La ministre mexicaine de l’Environnement, Alicia Bárcena, a expliqué que ce type d’algue a été trouvé à l’origine dans ce qu’on appelle la mer des Sargasses, au large des côtes de Floride. « C’était une mer des Sargasses confinée et autonome » qui se disloquait à cause du changement climatique. À partir de 2011, les sargasses ont atteint les côtes africaines, a-t-elle ajouté. De là, il s’accumule ensuite dans les eaux chaudes de l’Atlantique tropical entre l’Afrique et le Brésil, où il se nourrit et se reproduit en masse. « Par la suite, les courants océaniques et les vents transportent les sargasses vers les Caraïbes, affectant ainsi toute la région des Caraïbes », a expliqué Bárcena.

Selon les théories scientifiques, la croissance exponentielle des algues est causée par deux phénomènes d’origine humaine : la température toujours plus élevée de l’eau de mer en raison du changement climatique et les résidus d’engrais chimiques dans l’Atlantique. Une étude publiée dans la revue PLOS Climate déclare : « Dans l’environnement local, les sargasses sont sensibles aux conditions environnementales, et de nouvelles preuves confirment que les taux de croissance dépendent de la température. »

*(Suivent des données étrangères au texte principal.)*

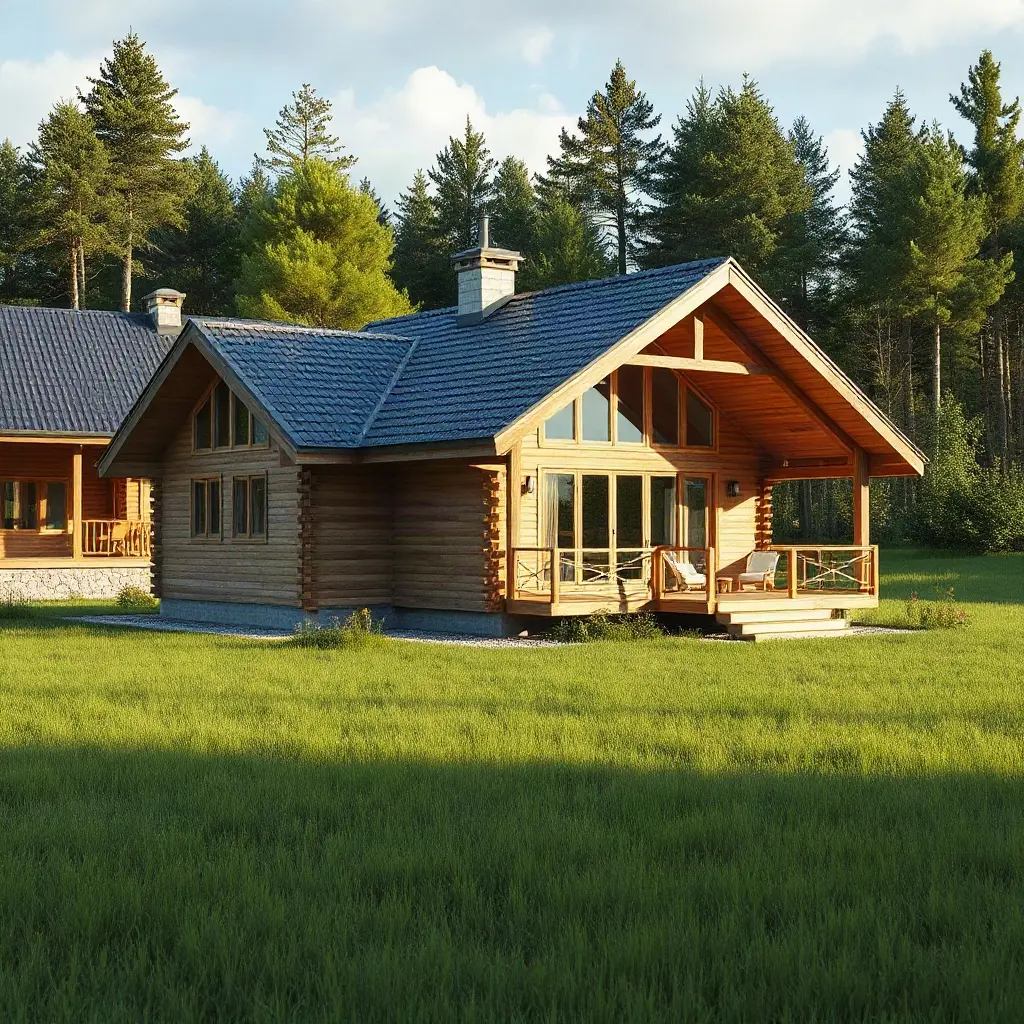 Moderna somu koka māja Latvijas laukos ar skandināviskiem akcentiem un lieliem logiem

Selon une étude publiée par la Florida Atlantic University dans la revue Nature Communications, la quantité d’azote provenant des engrais agrochimiques dans les eaux du golfe du Mexique a considérablement augmenté au cours des dernières décennies. Le fleuve Mississippi, qui traverse une grande partie du cœur agricole des États-Unis, entraîne de grandes quantités de produits chimiques agricoles dans le golfe du Mexique. L’eau riche en phosphore favorise la croissance des algues sargasses, en plus des nutriments issus de l’agriculture d’Afrique et du Brésil.

Dans une nouvelle étude, des chercheurs de l’Institut Max Planck ont ​​utilisé des carottes de corail pour démontrer le lien entre la prolifération d’algues et la fixation accrue de l’azote. L’avenir des sargasses dans l’Atlantique tropical dépend en fin de compte de « *la manière dont le réchauffement climatique affecte les processus responsables de l’apport excessif de phosphore dans l’Atlantique équatorial », a déclaré Alfredo Martínez-García, chef de groupe à l’Institut Max Planck de chimie.